> Given information
○ ○ ○ ○ ○

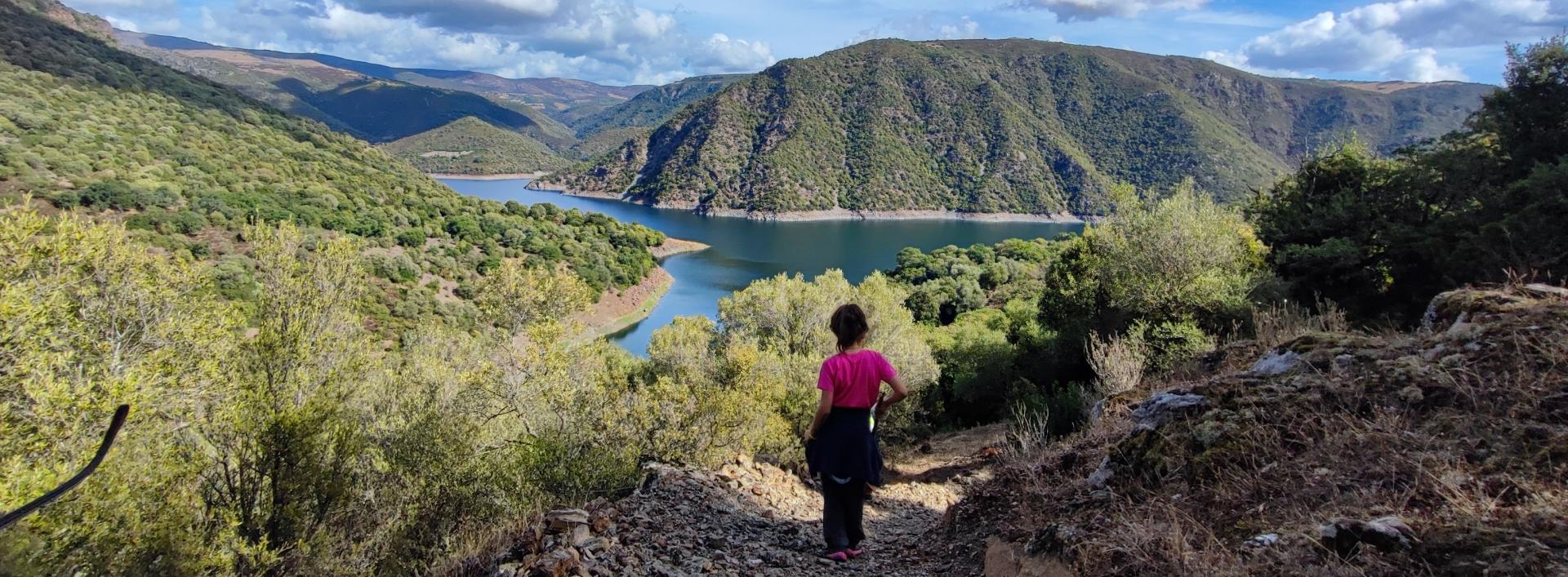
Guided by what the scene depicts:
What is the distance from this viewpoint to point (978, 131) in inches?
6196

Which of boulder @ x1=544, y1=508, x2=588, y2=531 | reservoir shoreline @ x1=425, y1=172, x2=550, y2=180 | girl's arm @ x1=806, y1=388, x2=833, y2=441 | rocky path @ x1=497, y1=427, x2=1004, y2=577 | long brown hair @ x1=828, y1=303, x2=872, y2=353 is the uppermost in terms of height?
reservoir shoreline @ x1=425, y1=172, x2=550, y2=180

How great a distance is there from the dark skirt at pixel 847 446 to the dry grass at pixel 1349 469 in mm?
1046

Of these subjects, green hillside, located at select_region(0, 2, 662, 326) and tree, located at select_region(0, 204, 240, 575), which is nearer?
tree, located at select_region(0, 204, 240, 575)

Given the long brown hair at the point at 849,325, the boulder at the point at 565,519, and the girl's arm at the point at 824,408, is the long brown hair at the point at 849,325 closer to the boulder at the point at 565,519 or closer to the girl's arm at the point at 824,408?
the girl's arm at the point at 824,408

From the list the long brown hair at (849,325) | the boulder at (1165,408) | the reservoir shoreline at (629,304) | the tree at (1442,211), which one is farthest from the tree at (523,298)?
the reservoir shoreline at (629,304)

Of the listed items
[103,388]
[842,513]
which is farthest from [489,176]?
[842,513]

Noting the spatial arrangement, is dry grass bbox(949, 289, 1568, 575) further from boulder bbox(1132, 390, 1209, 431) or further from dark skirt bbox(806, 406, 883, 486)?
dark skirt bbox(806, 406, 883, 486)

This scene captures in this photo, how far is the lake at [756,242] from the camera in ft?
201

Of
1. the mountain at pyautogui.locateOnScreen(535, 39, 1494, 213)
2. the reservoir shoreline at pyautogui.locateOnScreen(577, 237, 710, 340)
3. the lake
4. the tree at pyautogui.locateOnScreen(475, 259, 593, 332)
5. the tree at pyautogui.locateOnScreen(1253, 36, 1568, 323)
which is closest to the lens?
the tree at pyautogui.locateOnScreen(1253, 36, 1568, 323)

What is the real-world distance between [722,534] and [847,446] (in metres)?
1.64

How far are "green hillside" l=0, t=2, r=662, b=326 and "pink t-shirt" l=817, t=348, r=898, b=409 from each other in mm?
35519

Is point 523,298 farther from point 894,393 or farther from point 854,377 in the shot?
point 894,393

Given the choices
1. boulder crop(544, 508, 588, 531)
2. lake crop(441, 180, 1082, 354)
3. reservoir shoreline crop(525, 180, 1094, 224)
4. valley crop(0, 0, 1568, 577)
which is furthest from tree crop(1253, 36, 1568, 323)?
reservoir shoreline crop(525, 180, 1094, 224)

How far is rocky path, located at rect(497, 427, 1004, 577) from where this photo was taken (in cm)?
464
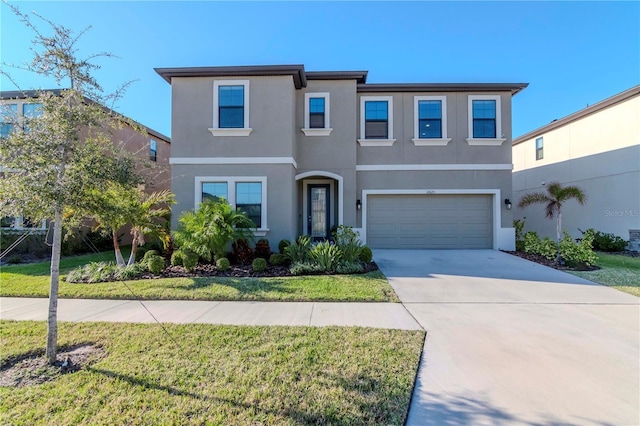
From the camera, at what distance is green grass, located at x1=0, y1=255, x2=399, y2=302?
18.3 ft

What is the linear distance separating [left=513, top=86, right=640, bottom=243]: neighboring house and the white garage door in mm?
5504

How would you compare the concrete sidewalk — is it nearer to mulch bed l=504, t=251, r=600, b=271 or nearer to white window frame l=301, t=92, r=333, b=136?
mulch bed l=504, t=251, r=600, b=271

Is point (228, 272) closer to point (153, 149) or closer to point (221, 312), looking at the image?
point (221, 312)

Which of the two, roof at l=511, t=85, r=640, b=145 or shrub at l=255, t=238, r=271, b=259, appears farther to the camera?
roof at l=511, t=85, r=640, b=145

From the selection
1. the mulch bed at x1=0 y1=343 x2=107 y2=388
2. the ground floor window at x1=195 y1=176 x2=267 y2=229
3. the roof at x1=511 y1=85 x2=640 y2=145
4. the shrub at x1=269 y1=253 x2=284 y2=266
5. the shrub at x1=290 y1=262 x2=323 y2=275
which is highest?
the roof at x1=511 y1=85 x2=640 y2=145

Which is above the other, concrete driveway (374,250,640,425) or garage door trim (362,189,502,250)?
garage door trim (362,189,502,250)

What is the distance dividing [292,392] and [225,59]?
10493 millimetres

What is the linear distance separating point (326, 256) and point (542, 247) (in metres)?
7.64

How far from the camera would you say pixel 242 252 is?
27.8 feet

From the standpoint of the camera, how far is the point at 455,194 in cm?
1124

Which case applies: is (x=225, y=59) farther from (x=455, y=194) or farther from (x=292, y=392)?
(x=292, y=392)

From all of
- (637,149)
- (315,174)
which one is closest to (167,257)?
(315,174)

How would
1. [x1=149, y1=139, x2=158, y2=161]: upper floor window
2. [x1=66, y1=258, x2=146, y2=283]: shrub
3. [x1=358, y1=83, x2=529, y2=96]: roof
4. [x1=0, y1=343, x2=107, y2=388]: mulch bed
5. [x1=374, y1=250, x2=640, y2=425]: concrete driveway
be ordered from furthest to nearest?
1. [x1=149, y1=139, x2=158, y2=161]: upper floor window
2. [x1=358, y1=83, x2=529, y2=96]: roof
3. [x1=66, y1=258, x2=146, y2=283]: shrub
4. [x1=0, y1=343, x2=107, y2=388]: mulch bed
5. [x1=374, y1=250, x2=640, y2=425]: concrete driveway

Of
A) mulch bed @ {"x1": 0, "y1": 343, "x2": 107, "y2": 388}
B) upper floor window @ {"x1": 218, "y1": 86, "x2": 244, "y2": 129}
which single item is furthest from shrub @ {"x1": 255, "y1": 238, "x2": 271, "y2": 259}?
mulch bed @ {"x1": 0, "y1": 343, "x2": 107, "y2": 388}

○ ○ ○ ○ ○

Pull out every line in the rows above that contains the word "green", and copy each one in full.

Of these subjects, green hillside, located at select_region(0, 2, 662, 326) and tree, located at select_region(0, 204, 240, 575), which is nearer?
How far are "green hillside" l=0, t=2, r=662, b=326 and "pink t-shirt" l=817, t=348, r=898, b=409 from each other in mm?
From the camera, at what distance is green grass, located at x1=0, y1=255, x2=399, y2=302?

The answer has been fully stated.